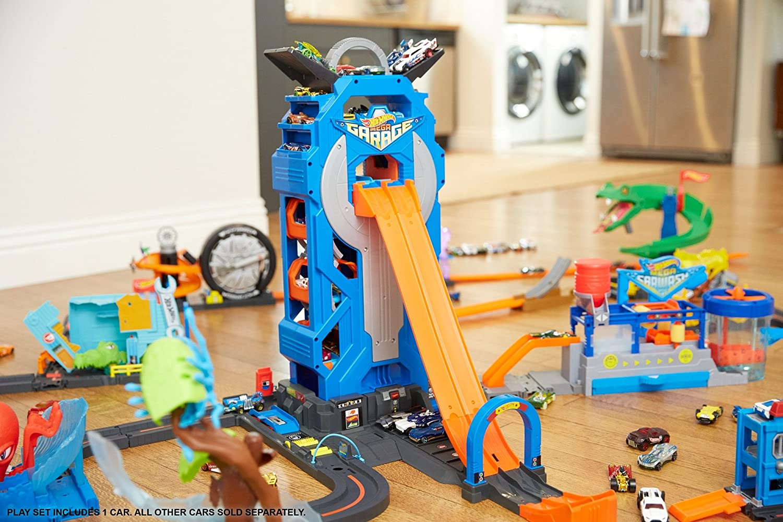 Hot Weels Garage : Amazon mattel hot wheels mega garage play set toys games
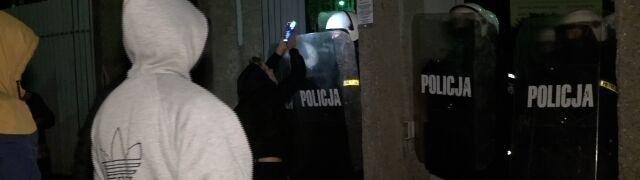 """Usłyszeli zarzuty za atak na policjantów. Tłumaczyli się """"silnym wzburzeniem"""""""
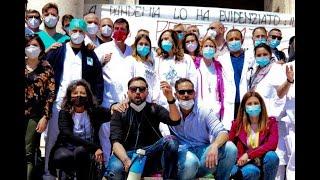 Napoli, protesta al Cardarelli contro il precariato(Newfotosud, Gianluca Madonna)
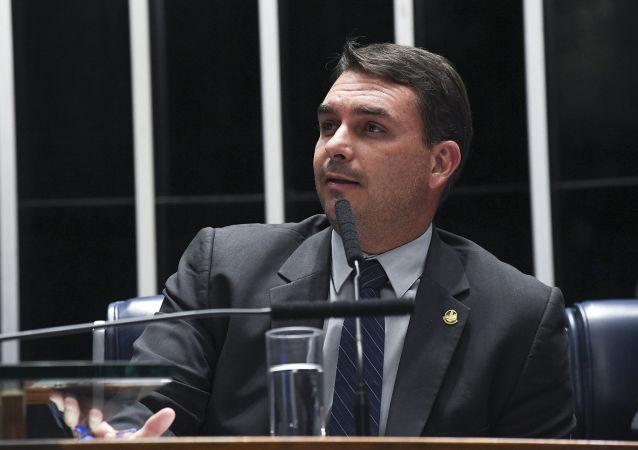 Flávio Bolsonaro, hijo de Jair Bolsonaro y senador de Brasil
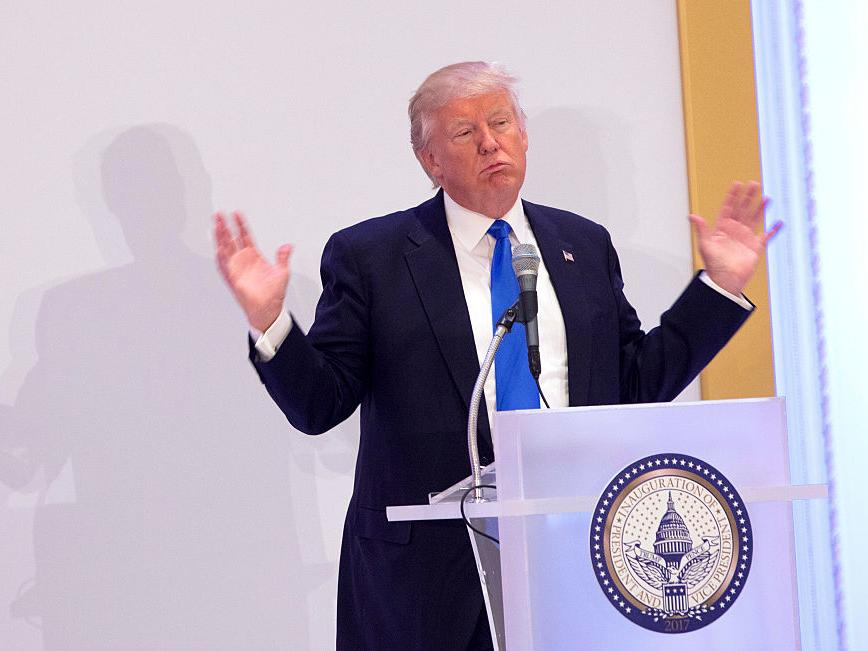 トランプ大統領「毎日4時間寝れば大丈夫」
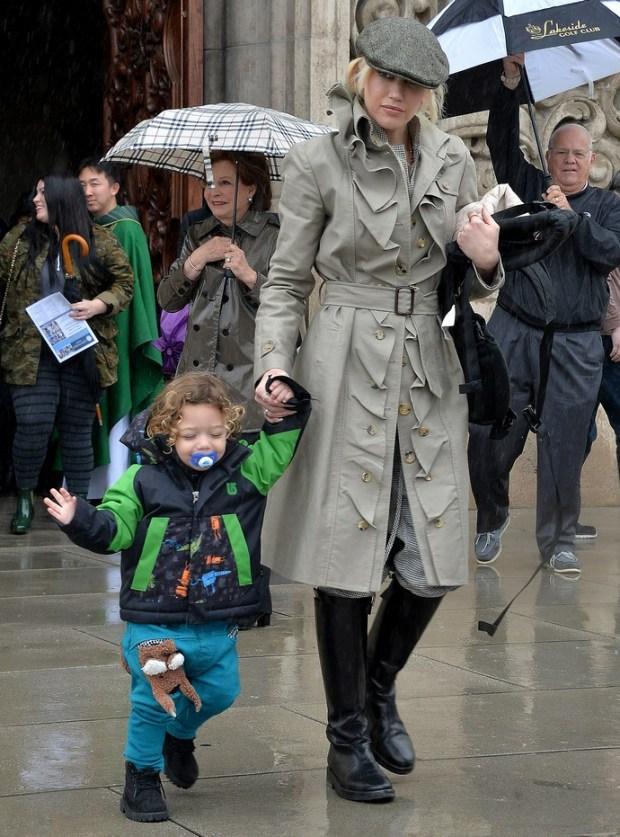 Η Gwen Stefani και ο γιος της, Apollo, αποχωρούν από την Εκκλησία στο Λος Άντζελες, το πρωί της Κυριακής.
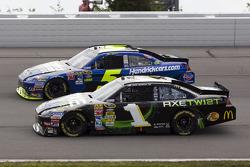 Jamie McMurray, Earnhardt Ganassi Racing Chevrolet and Mark Martin, Hendrick Motorsports Chevrolet
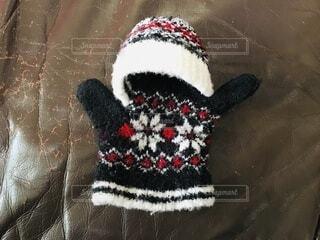 子どもの手袋で作った人形の写真・画像素材[4050540]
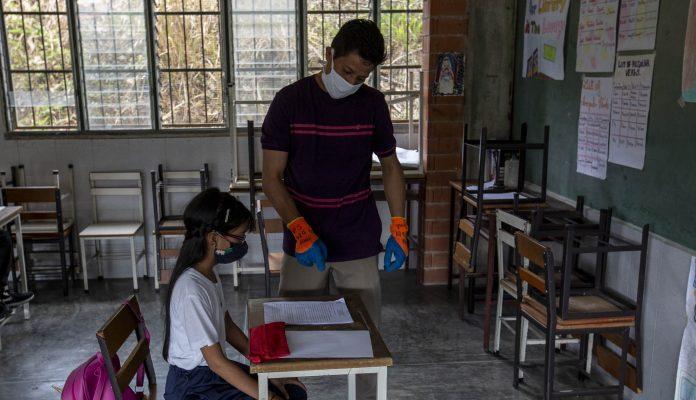 Estudiantes Ocuparán Solo 50% De Los Salones En El Regreso A Clases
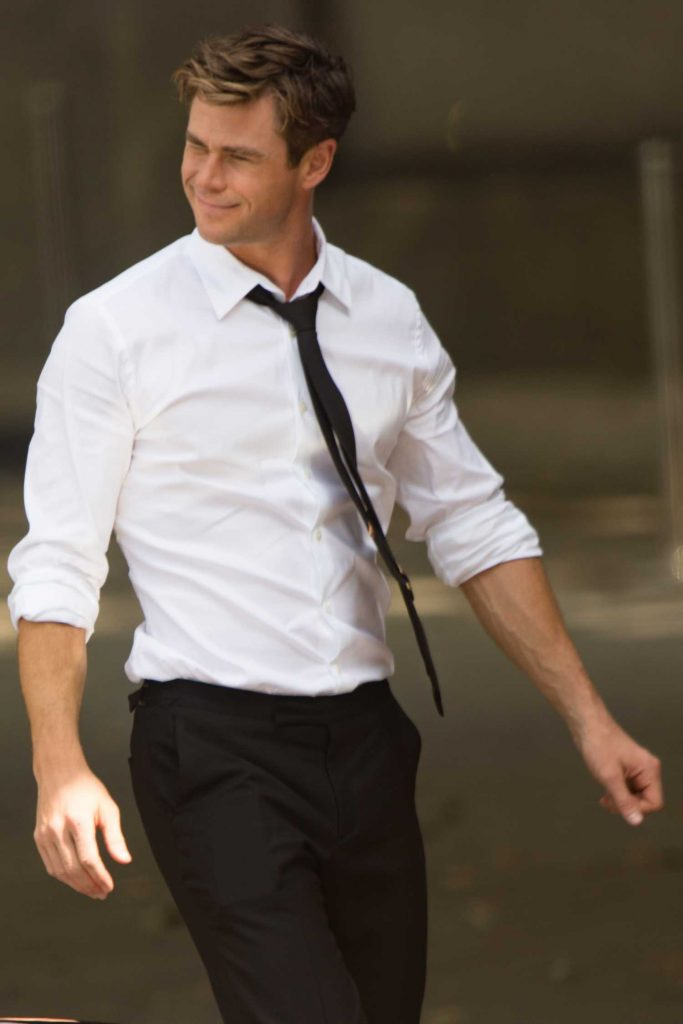 Chris Hemsworth on the Set of New Men in Black in London-5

> [Task directions]:
Without the pictures, print the whole listing exactly as given.

> [Output for this exercise]:
 Hot Weels Garage : Amazon mattel hot wheels mega garage play set toys games
 """Usłyszeli zarzuty za atak na policjantów. Tłumaczyli się """"silnym wzburzeniem"""""""
 Napoli, protesta al Cardarelli contro il precariato(Newfotosud, Gianluca Madonna)
 Flávio Bolsonaro, hijo de Jair Bolsonaro y senador de Brasil
 トランプ大統領「毎日4時間寝れば大丈夫」
 Η Gwen Stefani και ο γιος της, Apollo, αποχωρούν από την Εκκλησία στο Λος Άντζελες, το πρωί της Κυριακής.
 Jamie McMurray, Earnhardt Ganassi Racing Chevrolet and Mark Martin, Hendrick Motorsports Chevrolet
 子どもの手袋で作った人形の写真・画像素材[4050540]
 Estudiantes Ocuparán Solo 50% De Los Salones En El Regreso A Clases
 Chris Hemsworth on the Set of New Men in Black in London-5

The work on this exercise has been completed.